Glitter Political: District 2 council candidate Nneka Cleaver’s strength is bringing people together

click to enlarge Nneka Cleaver is facing 11 challengers in her bid for San Antonio City Council's District 2 seat. - JADE ESTEBAN ESTRADA

  • Jade Esteban Estrada
  • Nneka Cleaver is facing 11 challengers in her bid for San Antonio City Council’s District 2 seat.

When Nneka Cleaver appears on my screen, she’s sitting at a booth at Taqueria Los Dos Laredos, a bustling establishment on Rigsby Avenue. She’s between appointments with community members seeking her help. Bursting with enthusiasm, she tells me about her bid for San Antonio City Council, District 2, where she will face 11 challengers on the May 1 ballot.

“I’m all about bringing people together,” she says. “I’ve been doing it for years, so I’m very confident that I’ll be able to do it for the district.”

My first introduction to Cleaver, 46, came by way of The BrockCast, the internet talk show hosted by mayoral candidate Greg Brockhouse. Cleaver, a gifted orator with “old-school values,” presented a robust campaign pitch that left the former councilman uncharacteristically speechless.

Cleaver is accustomed to having the floor. Growing up as an only child, she was the sole recipient of her tight-knit family’s love and attention, participating in extracurricular activities from karate to ballet.

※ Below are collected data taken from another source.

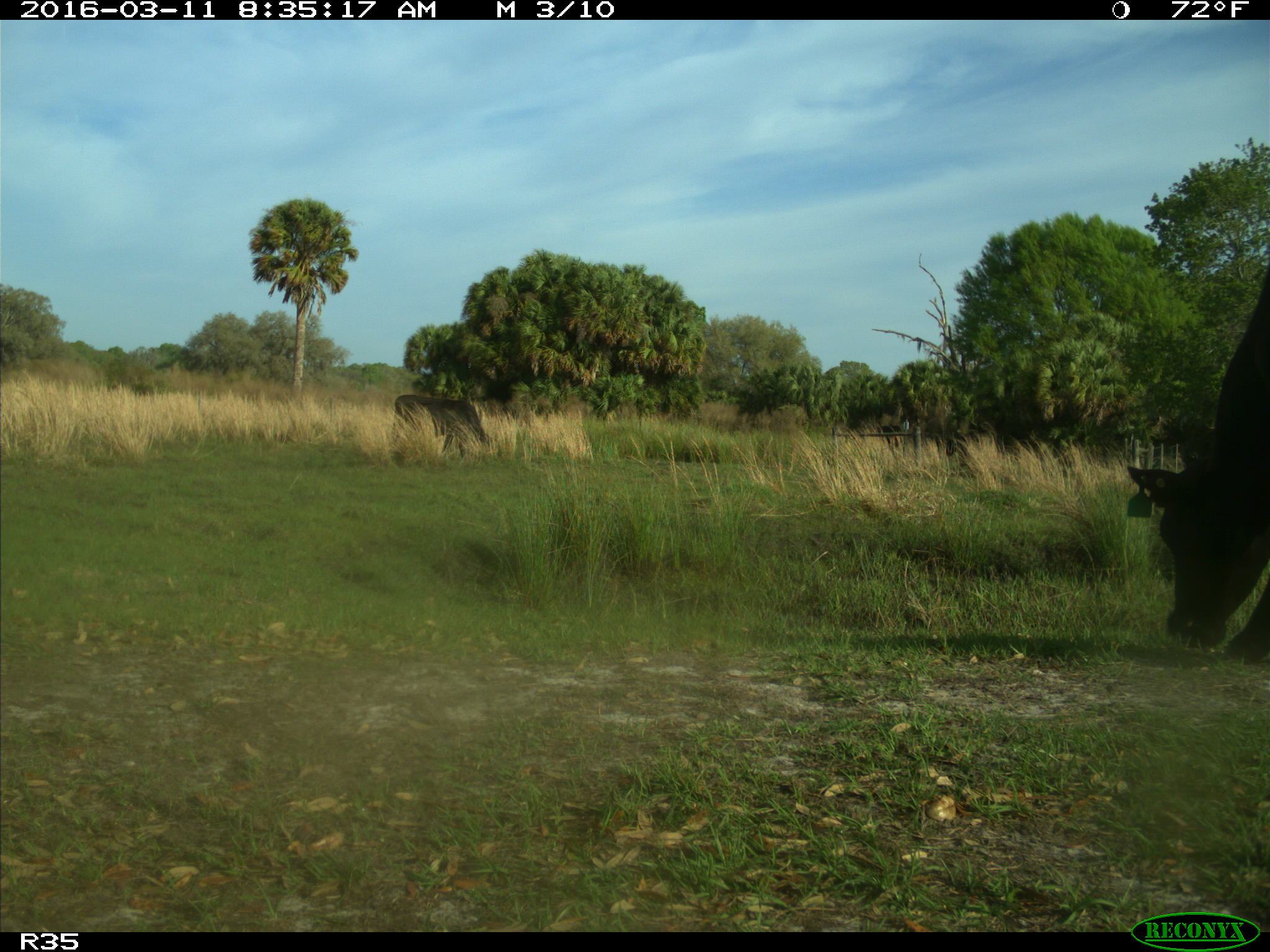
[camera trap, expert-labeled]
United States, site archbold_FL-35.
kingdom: Animalia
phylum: Chordata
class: Mammalia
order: Artiodactyla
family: Bovidae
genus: Bos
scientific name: Bos taurus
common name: domestic cow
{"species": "Bos taurus (domestic cow)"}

“My parents had to buy all the Girl Scout cookies,” she says, laughing. “Everything I’ve done, they supported.”

Years later, when her mother died, her father told her that she would need to start emotionally preparing for his own passing, a conversation Cleaver found unsettling.

“He said, ‘[Your mother] was the love of my life, and normally, the loves of your life don’t live longer than seven years apart.’” She pauses. “My dad died seven years after my mom passed. I know he passed away from a lonely heart. My mom was his heart.”

After her father’s death, Cleaver found herself at a crossroads.

“At that point, I looked up at God and I said, ‘It’s you and me now, man! I have to stay close to you to stay close to my parents, and I want to feel them all the time,’” she says. “That’s when I really started in with my relationship with God — to make sure that I stay close to my parents.”

Indeed, Cleaver’s interest in community service became an extension of her spirituality. She remembers wanting to get more involved in Christmas toy drives when she noticed that many children were only getting one gift from the charity events.

“And it [was] from the dollar store?! I was so hurt by that,” she says. “When I grew up, I had so many Christmas presents I used to get tired of opening them. I said, ‘No. They need a Cleaver Christmas where you get to open more presents.’”

And so began her annual Christmas Giveback in 2013.

“Every year we [provide gifts to] 50 families, [but] it usually ends up being like 60 or 70. I don’t just give one — I give five. I just want them to feel how I felt growing up, that love of family.”

Her outreach work eventually allowed her to cross paths with the political world. An internet radio host, Cleaver used her platform to help previous D2 candidates on their path to City Hall. Over time, she began to notice patterns.
“I understood why people were voting differently,” she says of District 2’s merry-go-round of council representatives.

“A lot of people don’t know this, but they had to beg Cruz [Shaw] to run,” she says of the D2 councilman who resigned in 2018 to become a district court judge. “At the end of the day, I feel like District 2 hasn’t really been given the [candidates] that have the love, the passion and the knowledge about the district.”

She includes first-term Councilwoman Jada Andrews-Sullivan, the D2 incumbent, in her assessment.

“I’m so connected I probably get 10 to 20 phone calls a week from people I don’t even know because Jada won’t answer her phone,” Cleaver says.

As an organizer who aims to unite the diverse groups that make up District 2, she has been publicly critical of Black Lives Matter, saying the progressive group has sewn division.

“I really don’t like anything that divides,” she says. “We can’t get anywhere with division.” What’s more, Cleaver says she doesn’t like having to say that her life matters.

“I am a child of God,” she says. “I am a human being. And I feel like it’s degrading to have to tell somebody, ‘Oh, excuse me, my life matters.’” She leans into her camera lens. “Where have you put me where I have to tell you that my life matters? We spend more time arguing about whether Black lives matter, all lives matter, blue lives matter that we have forgotten about the actual movement — which is justice.”

As Cleaver continues knocking on doors, she’s come to understand that many residents simply want to be heard. “You don’t have to come down with a solution, they just want you to sit down and listen for real,” she adds.

Sometimes, she’ll let an hour tick by as she talks to one of the potential voters she’s called on.

“I want people to completely tell me everything. And then we try to come up with some kind of solution,” she says. “If we don’t, I give them a hug, we’re gonna pray and we’re gonna keep on trying to find resources. Right now, that’s all I can do. I’m not sitting in the seat yet.”